Darku, ja tak czasami wędkuję, w lecie, gdy woda w rzece jest jak zupa i bawienie się z przynętami naturalnymi jest miłą odskocznią od przynęt sztucznych. Masz rację, jest to finezyjna metoda, w Polsce niesłusznie zapomniana/odstawiona na boczny tor. Przy użyciu bolonki bądź dłuższej matchówki bardzo przyjemna i skuteczna. Brak zainteresowania wynika wg mnie z większej trudności opanowania kołowrotka o ruchomej szpuli w stosunku do stałej. Kto dzisiaj zaczyna od zwykłej "katuszki"?

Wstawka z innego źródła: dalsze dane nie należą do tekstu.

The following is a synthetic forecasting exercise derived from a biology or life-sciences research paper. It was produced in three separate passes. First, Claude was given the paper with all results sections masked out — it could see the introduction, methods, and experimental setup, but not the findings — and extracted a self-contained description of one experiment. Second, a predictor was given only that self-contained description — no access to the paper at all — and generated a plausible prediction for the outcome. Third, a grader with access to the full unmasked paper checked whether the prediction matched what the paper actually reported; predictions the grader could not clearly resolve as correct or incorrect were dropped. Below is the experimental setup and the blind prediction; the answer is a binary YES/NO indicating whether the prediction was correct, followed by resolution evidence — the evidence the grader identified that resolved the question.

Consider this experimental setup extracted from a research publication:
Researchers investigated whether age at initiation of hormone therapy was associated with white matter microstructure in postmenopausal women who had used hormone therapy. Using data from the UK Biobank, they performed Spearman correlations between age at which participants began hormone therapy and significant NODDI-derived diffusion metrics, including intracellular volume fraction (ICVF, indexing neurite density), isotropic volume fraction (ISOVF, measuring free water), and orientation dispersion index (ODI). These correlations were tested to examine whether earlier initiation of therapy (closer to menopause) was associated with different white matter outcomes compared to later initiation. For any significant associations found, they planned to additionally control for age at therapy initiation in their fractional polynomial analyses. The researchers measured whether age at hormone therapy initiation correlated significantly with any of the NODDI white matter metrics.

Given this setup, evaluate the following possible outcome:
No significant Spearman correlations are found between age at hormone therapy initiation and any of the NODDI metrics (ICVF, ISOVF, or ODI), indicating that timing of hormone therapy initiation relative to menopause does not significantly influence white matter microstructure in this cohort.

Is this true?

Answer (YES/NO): YES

Niemniej, jest to łowienie białej ryby, czyli wędkarstwo niezupełnie związane z tym forum... Myślę, że dlatego nie masz tutaj odpowiedzi.
Widziałem w tym roku wędkarzy łowiących tą metodą w Słupii i Łupawie lipienie. Oczywiście na odcinku, gdzie dopuszczone są wszystkie przynęty, a do tego jest to woda górska (dziwne, ale tak jest). Łowili lipienie i rzeczywiście była ona tam o wiele lepsza od tradycyjnej muchy ze względu na możliwość rzutu i przede wszystkim poprowadzenia przynęty głęboko w rynnie. Może metodą żyłkową, z długim kijem, możnaby się zbliżyć do tej metody, ale... co żyłka ma wspólnego z muchą? Dla mnie niewiele, więc i nie łowię tak.